■ Source passage
========

One fine Sunday

July 12, 2010

Sunday began on a nice note — i woke up late on the wings of a romantic dream, a cool breeze sprung up and i had little work save get some chicken to make khurchan, a rag-tag dish made of scrapings from the frying pan.

Luchi and subzi for breakfast (Pic: Dwaipayan Ghosh Dastidar)

Lined up were a slew of rewards for lazing my way through the day: luchi (maida puri) sabzi for breakfast, postor bora (khus khus patties) and a mean fish curry in the afternoon, a post-lunch private viewing of Jaane Bhi do Yaaron, the British Grand Prix with khurchan and whisky in the evening before turning a total couch potato for Spain and Holland’s sake at night.

Breakfast was perfect; thankfully i didn’t try my hand in the luchis and they ended up being round and fluffy. I polished off five of them with the subzi, which my wife made from potato, pumpkin and a variety of gourd.

It’s easy to rustle up tolerably good non-veg curries, but perfecting Bengali vegetarian dishes is a sure sign that you have arrived. I haven’t yet, if i apply this yardstick on me.

I faced a minor setback at the meat shop. At least a dozen people hemmed in on the butcher oblivious to the odd bits of meat that flew all around. I beat a calculated retreat when the butcher murmured “Der hoga, sir. Saab log meat ke bhukhe hain”, junked the khurchan plan and bagged some marinated kalmi kebab that needed to be fried at home.

Noon passed in a pleasurable indolence. If doing nothing is an art, i am a sublime artist. My favourite poem is Lotus Eaters and the animal i can best relate to is a panda.

The lunch (Pic: Dwaipayan Ghosh Dastidar)

It was 2 pm when i was amply rewarded for deftly sidestepping my Sunday chores — dusting furniture, cleaning the bathrooms and sprucing up the dressing table — with a lunch of thick masur daal, postor bora and a chunky piece of rohu fish the way i like: in a thick hot-and-sweet gravy with intact bulbs of boiled onions and plump green chillies.

After a crisp siesta, we settled down for Jaane Bhi Do. I found myself worked up a bit — the first time in the day — after discovering that Vidhu Vinod Chopra acted in the film and Sudhir Mishra was one of the assistant directors. My wife, the cautious person she is, brought me a large glass of Glucon D, making it sure that the excitement did not eat into my energy levels.

========

■ Dataset excerpt
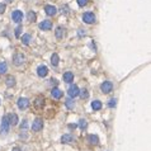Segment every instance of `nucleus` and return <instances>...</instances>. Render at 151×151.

========

■ Required actions
1 – Name every Sunday chore that the Sunday blog post says was sidestepped.
2 – Summarize the Sunday blog post in two sentences.
The lines after the Sunday blog post are separate material.

■ The results
1 – Dusting furniture, cleaning the bathrooms, and sprucing up the dressing table.

2 – The writer spent a Sunday lazing, began with a breakfast of luchi and subzi, and abandoned a plan to make khurchan at a crowded meat shop, buying marinated kalmi kebab instead. After a lunch of masur daal, postor bora and rohu fish and then a siesta, the writer watched Jaane Bhi Do Yaaron and got a bit worked up on learning that Vidhu Vinod Chopra acted in it and Sudhir Mishra was one of the assistant directors.